== INSTRUCTIONS TO FOLLOW ==
Output exactly the lines between the line that contains "How far is (x=189, y=172)" and the last line of the material, counting both.

--- BEGIN DATA IN THIS EXERCISE ---

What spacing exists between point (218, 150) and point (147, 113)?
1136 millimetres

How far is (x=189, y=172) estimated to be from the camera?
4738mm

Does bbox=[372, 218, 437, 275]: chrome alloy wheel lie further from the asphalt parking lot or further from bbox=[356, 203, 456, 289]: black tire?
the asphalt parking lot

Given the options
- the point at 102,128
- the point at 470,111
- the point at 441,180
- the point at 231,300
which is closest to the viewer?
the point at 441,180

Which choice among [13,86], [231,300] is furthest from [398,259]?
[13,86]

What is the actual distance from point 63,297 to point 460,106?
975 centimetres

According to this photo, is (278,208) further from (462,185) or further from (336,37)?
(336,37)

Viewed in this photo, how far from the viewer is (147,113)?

--- END DATA IN THIS EXERCISE ---

== FULL SOLUTION ==
How far is (x=189, y=172) estimated to be from the camera?
4738mm

Does bbox=[372, 218, 437, 275]: chrome alloy wheel lie further from the asphalt parking lot or further from bbox=[356, 203, 456, 289]: black tire?
the asphalt parking lot

Given the options
- the point at 102,128
- the point at 470,111
- the point at 441,180
- the point at 231,300
which is closest to the viewer?
the point at 441,180

Which choice among [13,86], [231,300] is furthest from [398,259]?
[13,86]

What is the actual distance from point 63,297 to point 460,106?
975 centimetres

According to this photo, is (278,208) further from (462,185) or further from (336,37)?
(336,37)

Viewed in this photo, how far from the viewer is (147,113)?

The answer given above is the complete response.